> 指示:
[1] 元の文章にある「そもそも、水中では音声によるコミュニケーションに限界がある。」という一文を英語に訳してください。
[2] 元の文章に出てくるURLをすべて、1行に1つずつ書き出すこと。

---------- 元の文章 ----------

手元に当時読んだ本がないんだが、ポリネシアがトミーに動物の言葉を教える際に、「よく気が付きますか?」と言っていた記憶がある。

動物は、音声だけではなく、しぐさなどでも表現するということで、そこに気付くことが大切という話だった気がする。

まあ、人間も同じだけどな。

ダイビングを始めた時に、同じようなことを言われた(レスキューコースの時かな?)。

ストレスを感じているダイバーは、呼吸が早くなったり多動多弁になったり、また逆に鬱々として無口になったりするからな。

よく観察して、適切なコミュニケーションを図り、本人が問題解決するのを手助けしたり、そっと見守ったりすることが大切だ。

そもそも、水中では音声によるコミュニケーションに限界がある。

「航海記」では、大ガラス海カタツムリ(架空の生物か)の殻の中に入り、クモサル島から海底旅行をしてパドルビー(ドリトル先生の自宅)まで帰ってくるという結末だった。

浮沈子が読んだのは小学生の時だから、もう、半世紀以上昔になる。

遠い記憶をたどりながら、言葉の持つ力と、それを受け止め、咀嚼していく聞く力の強さについて考えさせられる。

話は変わるが、半世紀前と言えば川端康成の「朝の光の中で」という文章を思い出す。

(みつむら web magazine
教科書クロニクル
教科書クロニクル 中学校編
昭和47年度版(昭和47年~昭和49年使用)2年)
https://www.mitsumura-tosho.co.jp/webmaga/chronicle/chugaku/s47-2nen

「朝の光の中で:
あらすじを読む
川端康成」

リンク先はコピペできないので参照されたい。

概要はこのページでも読むことが出来た。

(朝の光の中で (川端康成))
https://write-box.appspot.com/

「カハラ-ヒルトン-ホテルに滞在しているとき、テラスの食堂で朝の日光にガラスのコップの群れが輝くのを、美しいと何度見たことだろう。この美しさはハワイのホノルルに限らないかもしれないし、ハワイの美しさを象徴するものはもっと他にあるだろう。しかしながら私は、ガラスのコップの美しさに初めて出会った。このような邂逅こそが文学ではないか。この美しさの発見を、このときここで自分のことばで表現しておきたい思いも、私の心行きだったのだろう。これと同じ美しさは、よその土地、ほかの時間にはないかもしれないので、一期一会と言えるかもしれない。」

こんなブログも見つけた。

(美の存在と発見「朝の光の中で」)
http://ems-blog.sblo.jp/article/101627634.html

「川端康成全集 第二十八巻の「美の存在と発見」を読んでいると、中学校の教科書の「朝の光の中で」の原文に出合いました。」

「わたくし、カハラ・ヒルトン・ホテルに滞在して、二月近くなりますが,朝,濱に張り出した放ち出しのテラスの食道で、片隅の長い板の臺(だい)におきならべた、ガラスのコップの群れが朝の日光にかがやくのを、美しいと、幾度見たことでせう。ガラスのコップがこんなにきらきら光るのを、わたくしはどこでも見たことがありません。やはり日の光が明るく、海の色があざやかであるといふ、南フランス海岸のニイスやカンヌでも、南イタリアのソレント半島の海べでも、見たことがありません。カハラ・ヒルトン・ホテルのテラス食堂の、朝のガラスのコップの光りは、常夏の楽園といはれるハワイ、あるひはホノルルの日のかがやき、空の光り、海の色、木々のみどりの、新鮮な印象の一つとして、生涯、わたくしの心にあるだらうと思ひます。」

---------- 表示データ ----------

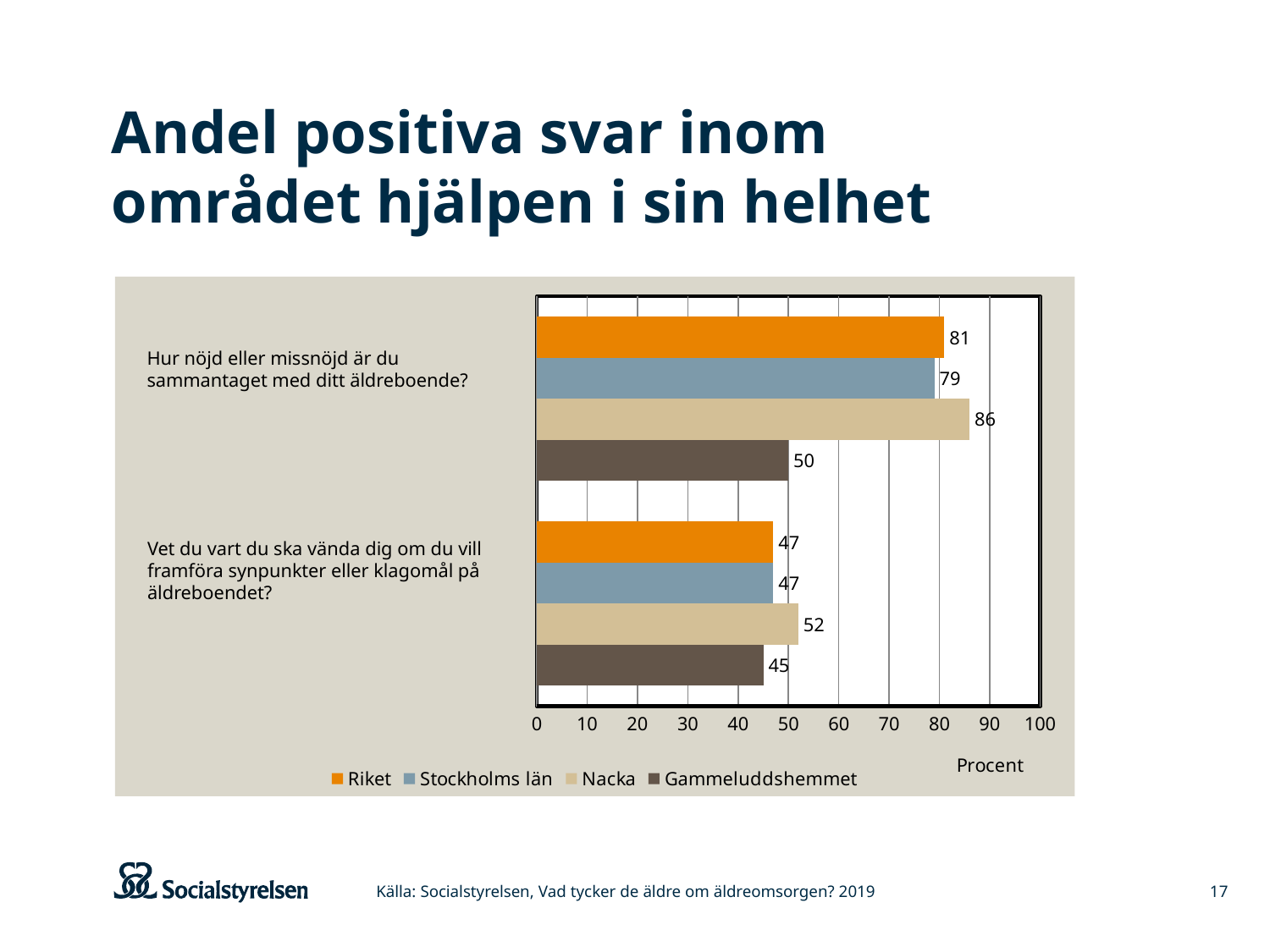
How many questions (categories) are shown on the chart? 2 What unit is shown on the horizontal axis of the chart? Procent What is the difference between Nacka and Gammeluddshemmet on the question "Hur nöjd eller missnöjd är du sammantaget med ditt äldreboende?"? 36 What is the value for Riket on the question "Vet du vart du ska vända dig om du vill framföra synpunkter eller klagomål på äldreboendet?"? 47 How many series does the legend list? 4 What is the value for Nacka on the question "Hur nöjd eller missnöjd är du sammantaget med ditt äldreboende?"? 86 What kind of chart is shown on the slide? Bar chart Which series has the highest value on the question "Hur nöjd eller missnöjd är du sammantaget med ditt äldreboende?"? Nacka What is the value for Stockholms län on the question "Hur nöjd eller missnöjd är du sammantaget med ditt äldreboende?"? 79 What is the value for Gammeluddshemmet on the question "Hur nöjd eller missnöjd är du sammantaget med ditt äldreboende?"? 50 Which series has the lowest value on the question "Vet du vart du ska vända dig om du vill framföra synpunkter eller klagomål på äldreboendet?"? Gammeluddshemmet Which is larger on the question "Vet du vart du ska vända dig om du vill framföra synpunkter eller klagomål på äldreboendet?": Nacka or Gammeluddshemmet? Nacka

----------

> 回答:
[1] In the first place, there are limits to communication by voice underwater.

[2]
https://www.mitsumura-tosho.co.jp/webmaga/chronicle/chugaku/s47-2nen
https://write-box.appspot.com/
http://ems-blog.sblo.jp/article/101627634.html